● **Dataset**:
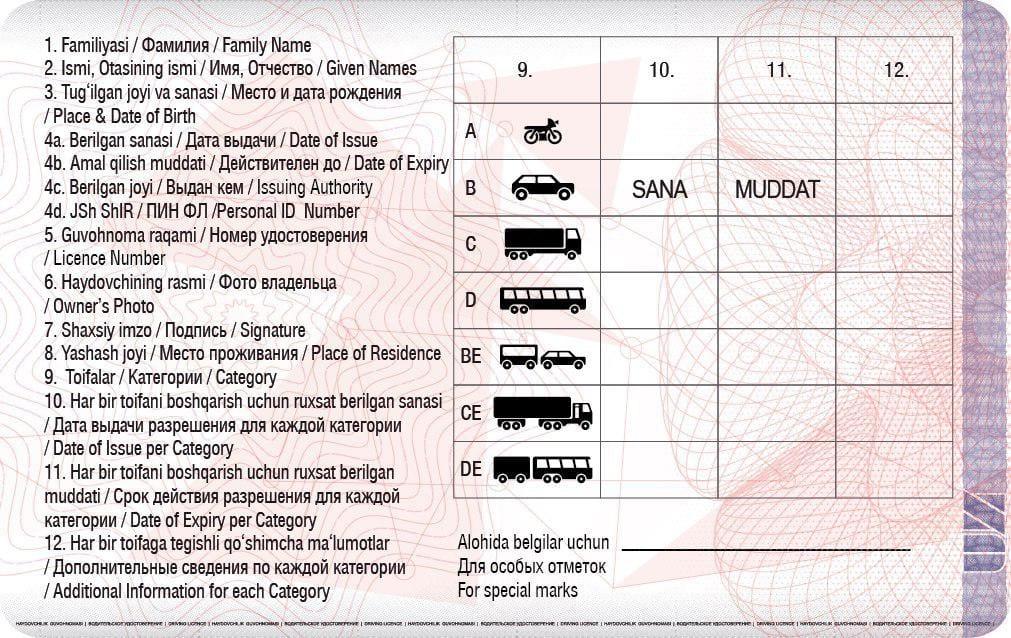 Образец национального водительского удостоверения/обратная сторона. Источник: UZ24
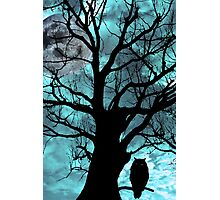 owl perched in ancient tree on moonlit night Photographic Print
* * *
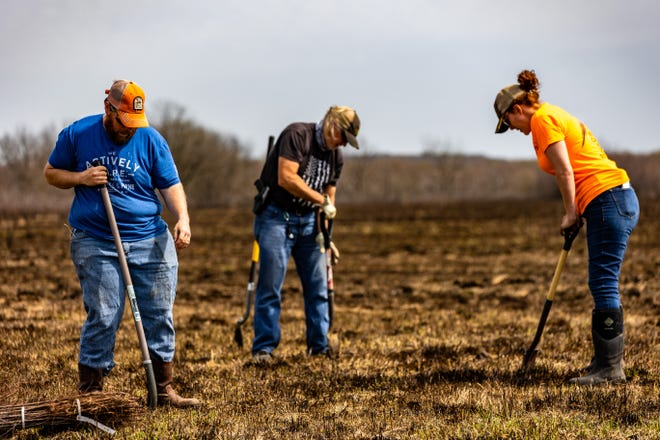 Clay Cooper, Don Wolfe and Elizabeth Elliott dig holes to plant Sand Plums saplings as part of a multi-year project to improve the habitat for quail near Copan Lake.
--
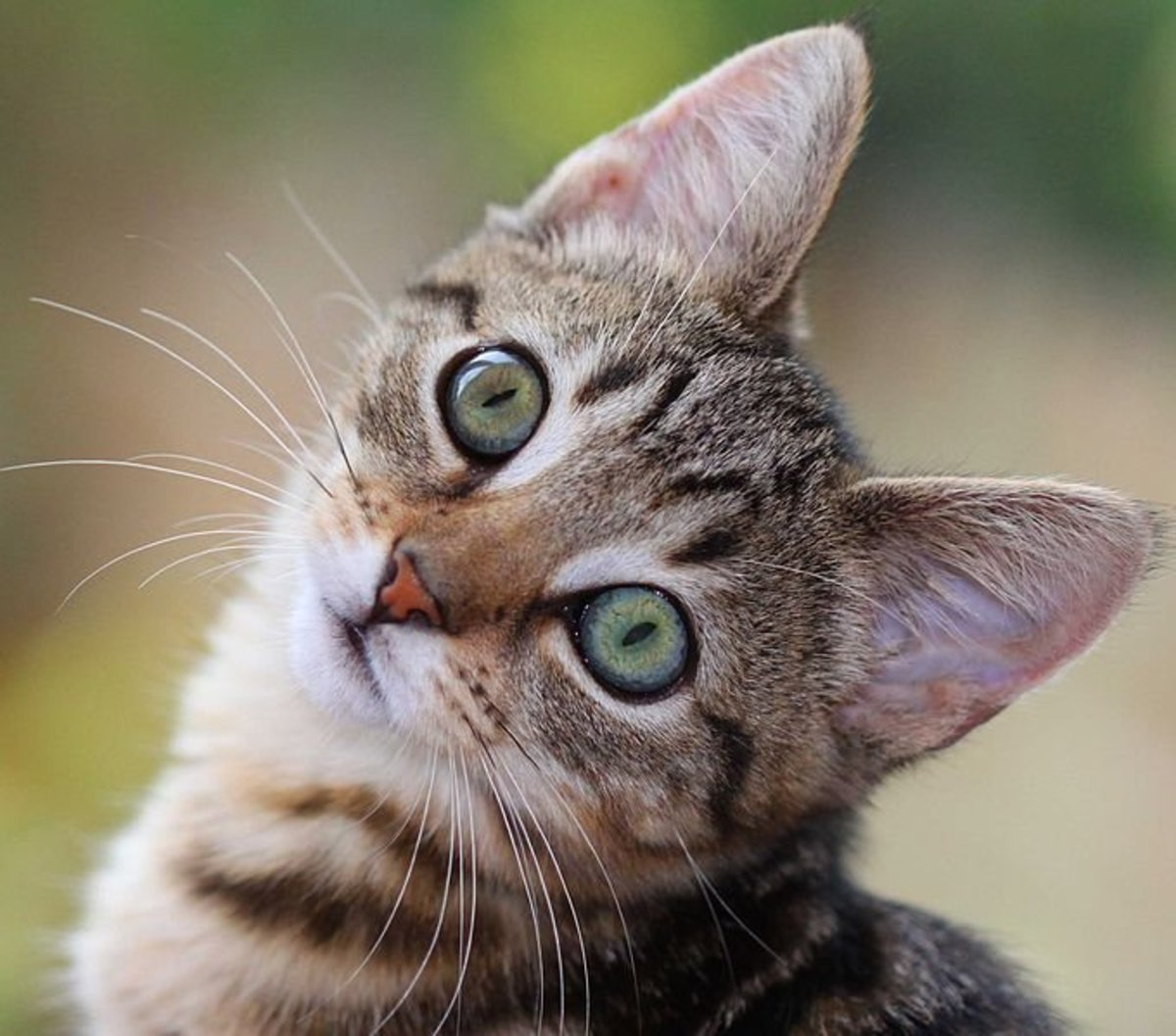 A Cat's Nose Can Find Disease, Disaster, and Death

● **Work task**: Set the pictures aside and retype exactly the lines above from the line with "Образец национального водительского" to the line with "owl perched in", both included, adding no others.

● **Reply to the exercise**:
 Образец национального водительского удостоверения/обратная сторона. Источник: UZ24
 owl perched in ancient tree on moonlit night Photographic Print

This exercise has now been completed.